[EXERCISE AIM]
Beginning with the line that contains "genus: Cyanoramphus", output each line below exactly through the last one, both included, and nothing else.

[Data entries]
---+---
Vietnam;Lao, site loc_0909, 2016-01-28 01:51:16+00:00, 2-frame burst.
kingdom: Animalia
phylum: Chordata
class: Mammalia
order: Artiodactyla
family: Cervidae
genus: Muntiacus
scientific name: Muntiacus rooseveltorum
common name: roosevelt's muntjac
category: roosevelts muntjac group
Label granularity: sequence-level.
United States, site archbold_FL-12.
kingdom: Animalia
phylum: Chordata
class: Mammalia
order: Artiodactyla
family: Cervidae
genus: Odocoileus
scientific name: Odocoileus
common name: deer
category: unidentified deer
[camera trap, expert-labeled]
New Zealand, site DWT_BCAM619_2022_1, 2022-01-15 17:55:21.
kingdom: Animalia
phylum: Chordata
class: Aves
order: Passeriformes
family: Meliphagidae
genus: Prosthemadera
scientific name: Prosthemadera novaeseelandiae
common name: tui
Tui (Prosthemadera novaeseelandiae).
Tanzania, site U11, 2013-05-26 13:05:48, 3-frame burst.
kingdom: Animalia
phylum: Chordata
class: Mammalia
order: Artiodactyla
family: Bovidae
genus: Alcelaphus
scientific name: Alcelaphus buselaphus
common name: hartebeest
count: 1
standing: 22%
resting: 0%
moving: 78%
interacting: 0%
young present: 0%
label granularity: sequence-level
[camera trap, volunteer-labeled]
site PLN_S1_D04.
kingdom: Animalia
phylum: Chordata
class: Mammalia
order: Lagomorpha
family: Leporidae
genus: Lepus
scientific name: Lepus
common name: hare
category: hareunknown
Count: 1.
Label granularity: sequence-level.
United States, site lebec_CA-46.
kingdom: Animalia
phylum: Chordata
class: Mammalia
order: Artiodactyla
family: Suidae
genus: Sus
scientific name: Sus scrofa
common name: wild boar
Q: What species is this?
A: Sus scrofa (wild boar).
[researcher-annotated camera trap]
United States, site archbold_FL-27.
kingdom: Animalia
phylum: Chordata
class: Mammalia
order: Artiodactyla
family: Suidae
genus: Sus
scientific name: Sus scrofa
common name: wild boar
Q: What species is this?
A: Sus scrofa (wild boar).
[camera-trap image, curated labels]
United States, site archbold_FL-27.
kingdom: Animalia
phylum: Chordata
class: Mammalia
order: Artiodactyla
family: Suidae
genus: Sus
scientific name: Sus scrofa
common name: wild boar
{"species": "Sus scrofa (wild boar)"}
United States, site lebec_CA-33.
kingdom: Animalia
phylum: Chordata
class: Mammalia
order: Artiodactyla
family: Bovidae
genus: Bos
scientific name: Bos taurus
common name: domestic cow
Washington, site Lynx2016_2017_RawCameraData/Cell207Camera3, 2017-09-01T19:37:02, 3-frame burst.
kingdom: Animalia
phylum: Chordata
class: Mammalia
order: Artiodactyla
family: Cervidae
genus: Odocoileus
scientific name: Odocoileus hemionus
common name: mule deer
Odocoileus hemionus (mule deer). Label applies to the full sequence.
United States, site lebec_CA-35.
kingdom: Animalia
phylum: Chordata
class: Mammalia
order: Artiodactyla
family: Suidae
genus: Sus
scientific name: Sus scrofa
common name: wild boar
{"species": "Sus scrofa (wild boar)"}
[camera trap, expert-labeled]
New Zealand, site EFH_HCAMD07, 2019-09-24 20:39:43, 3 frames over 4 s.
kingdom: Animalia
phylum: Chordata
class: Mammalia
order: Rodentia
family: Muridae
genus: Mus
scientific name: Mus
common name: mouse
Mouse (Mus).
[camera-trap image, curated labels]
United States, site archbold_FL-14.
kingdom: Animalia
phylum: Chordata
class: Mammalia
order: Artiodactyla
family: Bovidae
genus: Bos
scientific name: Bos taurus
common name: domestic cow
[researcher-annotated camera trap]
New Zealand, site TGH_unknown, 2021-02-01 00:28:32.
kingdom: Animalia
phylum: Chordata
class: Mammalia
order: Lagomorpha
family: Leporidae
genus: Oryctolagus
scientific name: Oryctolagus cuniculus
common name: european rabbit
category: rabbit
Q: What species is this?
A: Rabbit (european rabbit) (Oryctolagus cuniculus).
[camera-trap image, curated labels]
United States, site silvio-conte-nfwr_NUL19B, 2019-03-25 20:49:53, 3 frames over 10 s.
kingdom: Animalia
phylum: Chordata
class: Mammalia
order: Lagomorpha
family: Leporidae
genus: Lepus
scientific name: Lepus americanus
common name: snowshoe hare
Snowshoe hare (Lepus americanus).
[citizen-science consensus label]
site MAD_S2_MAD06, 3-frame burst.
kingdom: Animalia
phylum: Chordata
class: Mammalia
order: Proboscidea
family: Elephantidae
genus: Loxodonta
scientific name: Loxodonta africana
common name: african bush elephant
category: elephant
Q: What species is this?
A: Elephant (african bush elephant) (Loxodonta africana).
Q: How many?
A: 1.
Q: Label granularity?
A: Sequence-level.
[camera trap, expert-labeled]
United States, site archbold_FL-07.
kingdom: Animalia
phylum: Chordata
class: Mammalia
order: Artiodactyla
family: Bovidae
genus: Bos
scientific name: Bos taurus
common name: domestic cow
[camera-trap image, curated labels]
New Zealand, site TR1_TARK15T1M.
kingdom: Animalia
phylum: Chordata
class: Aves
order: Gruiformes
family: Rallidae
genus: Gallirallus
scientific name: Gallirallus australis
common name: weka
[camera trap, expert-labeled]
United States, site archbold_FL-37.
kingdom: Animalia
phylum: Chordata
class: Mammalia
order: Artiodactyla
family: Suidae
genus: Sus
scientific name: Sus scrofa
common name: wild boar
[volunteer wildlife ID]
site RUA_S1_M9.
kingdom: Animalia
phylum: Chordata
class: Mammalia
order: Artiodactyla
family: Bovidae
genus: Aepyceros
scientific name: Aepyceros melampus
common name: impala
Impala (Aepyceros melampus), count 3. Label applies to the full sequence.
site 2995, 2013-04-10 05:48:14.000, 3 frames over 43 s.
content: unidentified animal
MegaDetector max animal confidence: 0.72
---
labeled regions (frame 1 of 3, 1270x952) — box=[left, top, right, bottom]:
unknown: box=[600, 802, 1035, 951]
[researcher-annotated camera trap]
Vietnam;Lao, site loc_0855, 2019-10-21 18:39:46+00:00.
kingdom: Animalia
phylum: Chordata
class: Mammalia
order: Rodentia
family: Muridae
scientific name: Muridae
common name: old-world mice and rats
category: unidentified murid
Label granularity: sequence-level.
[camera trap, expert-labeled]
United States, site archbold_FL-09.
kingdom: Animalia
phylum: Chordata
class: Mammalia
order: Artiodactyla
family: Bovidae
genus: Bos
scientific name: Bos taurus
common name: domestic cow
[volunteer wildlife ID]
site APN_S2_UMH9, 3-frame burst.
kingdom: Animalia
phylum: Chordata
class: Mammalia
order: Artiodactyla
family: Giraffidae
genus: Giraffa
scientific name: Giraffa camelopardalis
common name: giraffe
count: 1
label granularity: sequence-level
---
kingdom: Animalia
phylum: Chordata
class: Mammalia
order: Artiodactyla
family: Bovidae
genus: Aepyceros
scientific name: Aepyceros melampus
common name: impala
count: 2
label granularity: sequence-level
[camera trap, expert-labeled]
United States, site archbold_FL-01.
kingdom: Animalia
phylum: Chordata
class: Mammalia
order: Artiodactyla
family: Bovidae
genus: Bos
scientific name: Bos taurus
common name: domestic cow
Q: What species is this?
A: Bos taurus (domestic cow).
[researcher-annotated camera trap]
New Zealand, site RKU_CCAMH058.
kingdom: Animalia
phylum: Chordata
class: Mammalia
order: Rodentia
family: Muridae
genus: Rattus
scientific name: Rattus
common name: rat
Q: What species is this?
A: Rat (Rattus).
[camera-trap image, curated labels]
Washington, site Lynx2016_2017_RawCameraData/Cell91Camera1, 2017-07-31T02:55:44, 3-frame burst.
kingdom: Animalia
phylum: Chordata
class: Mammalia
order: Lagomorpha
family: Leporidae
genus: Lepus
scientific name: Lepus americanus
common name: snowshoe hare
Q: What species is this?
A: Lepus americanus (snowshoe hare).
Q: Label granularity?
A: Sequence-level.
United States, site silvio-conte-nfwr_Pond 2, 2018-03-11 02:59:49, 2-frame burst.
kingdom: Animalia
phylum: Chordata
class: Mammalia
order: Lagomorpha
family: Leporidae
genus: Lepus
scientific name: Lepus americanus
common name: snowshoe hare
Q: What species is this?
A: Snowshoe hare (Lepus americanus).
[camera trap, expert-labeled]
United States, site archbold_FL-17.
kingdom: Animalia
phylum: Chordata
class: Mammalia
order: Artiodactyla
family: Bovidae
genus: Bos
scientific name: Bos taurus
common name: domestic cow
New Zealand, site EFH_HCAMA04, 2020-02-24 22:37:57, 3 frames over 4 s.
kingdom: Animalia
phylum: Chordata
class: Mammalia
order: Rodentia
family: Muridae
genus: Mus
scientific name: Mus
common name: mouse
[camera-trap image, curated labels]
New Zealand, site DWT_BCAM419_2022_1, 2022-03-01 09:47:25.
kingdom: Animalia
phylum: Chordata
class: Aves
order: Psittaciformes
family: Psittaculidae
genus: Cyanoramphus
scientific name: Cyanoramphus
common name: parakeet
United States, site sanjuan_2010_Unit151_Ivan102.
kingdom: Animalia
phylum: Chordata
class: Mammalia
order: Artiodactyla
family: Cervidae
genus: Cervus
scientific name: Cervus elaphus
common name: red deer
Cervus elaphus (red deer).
---+---
[WRITTEN ANSWER]
genus: Cyanoramphus
scientific name: Cyanoramphus
common name: parakeet
United States, site sanjuan_2010_Unit151_Ivan102.
kingdom: Animalia
phylum: Chordata
class: Mammalia
order: Artiodactyla
family: Cervidae
genus: Cervus
scientific name: Cervus elaphus
common name: red deer
Cervus elaphus (red deer).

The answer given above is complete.